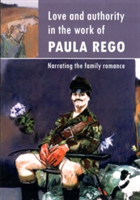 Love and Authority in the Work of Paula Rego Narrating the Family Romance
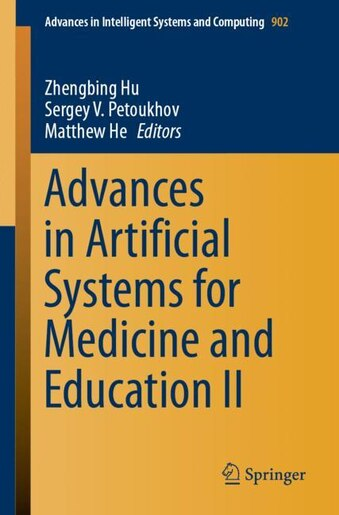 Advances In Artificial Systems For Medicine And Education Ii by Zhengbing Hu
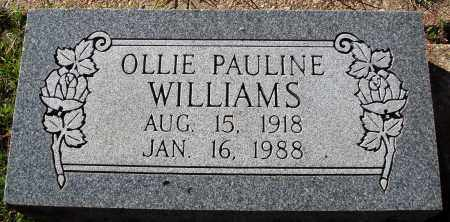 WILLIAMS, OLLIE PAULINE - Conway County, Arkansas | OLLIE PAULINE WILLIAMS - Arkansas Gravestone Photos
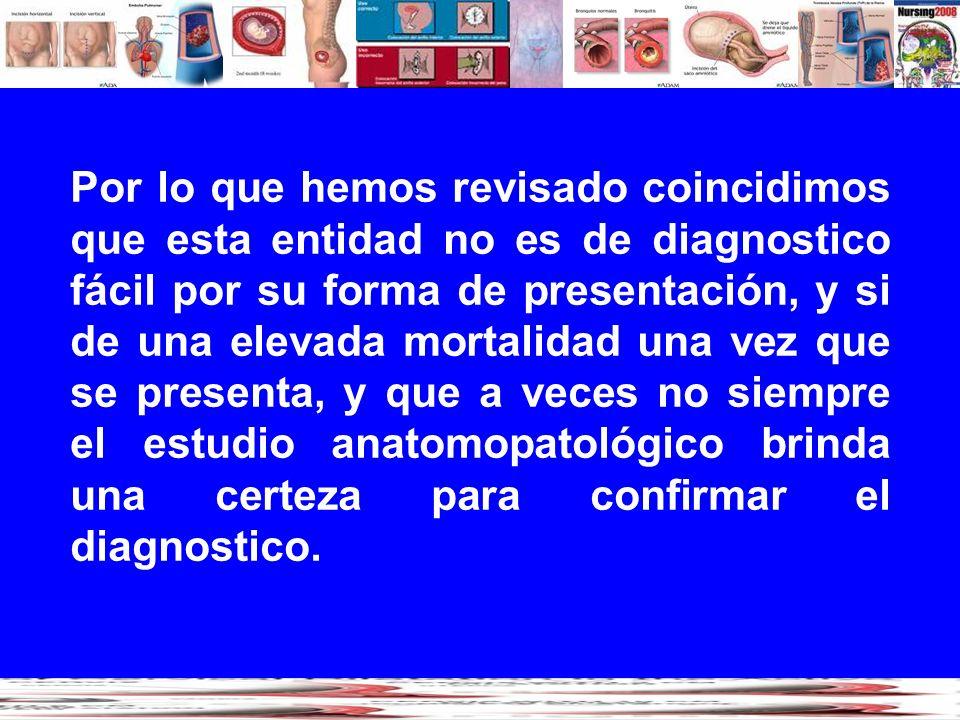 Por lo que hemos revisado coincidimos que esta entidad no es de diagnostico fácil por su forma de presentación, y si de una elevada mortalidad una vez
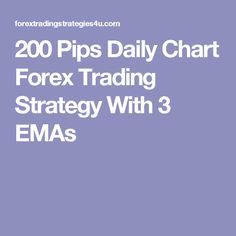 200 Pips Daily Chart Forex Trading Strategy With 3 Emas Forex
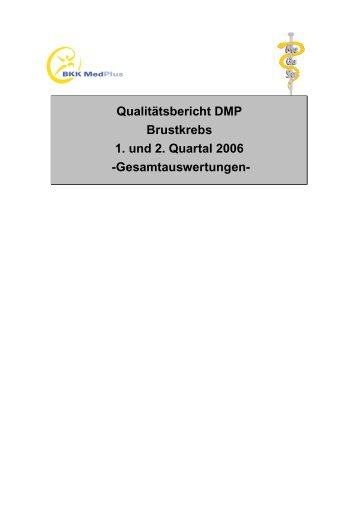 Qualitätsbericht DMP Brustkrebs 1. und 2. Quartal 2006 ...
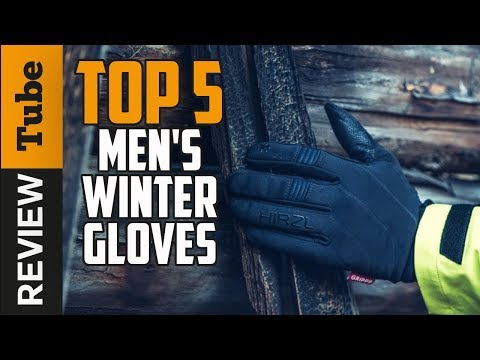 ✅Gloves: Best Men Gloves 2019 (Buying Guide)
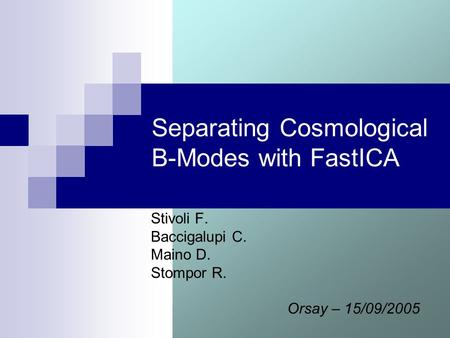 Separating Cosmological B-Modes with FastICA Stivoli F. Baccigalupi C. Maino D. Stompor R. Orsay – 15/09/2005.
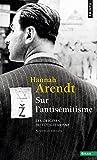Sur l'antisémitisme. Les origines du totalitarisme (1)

**Exercise**
When you output the entries, keep each line exactly as it is and leave out any pictures.

**Answer for the task**
 Love and Authority in the Work of Paula Rego Narrating the Family Romance
 Advances In Artificial Systems For Medicine And Education Ii by Zhengbing Hu
 WILLIAMS, OLLIE PAULINE - Conway County, Arkansas | OLLIE PAULINE WILLIAMS - Arkansas Gravestone Photos
 Por lo que hemos revisado coincidimos que esta entidad no es de diagnostico fácil por su forma de presentación, y si de una elevada mortalidad una vez
 200 Pips Daily Chart Forex Trading Strategy With 3 Emas Forex
 Qualitätsbericht DMP Brustkrebs 1. und 2. Quartal 2006 ...
 ✅Gloves: Best Men Gloves 2019 (Buying Guide)
 Separating Cosmological B-Modes with FastICA Stivoli F. Baccigalupi C. Maino D. Stompor R. Orsay – 15/09/2005.
Sur l'antisémitisme. Les origines du totalitarisme (1)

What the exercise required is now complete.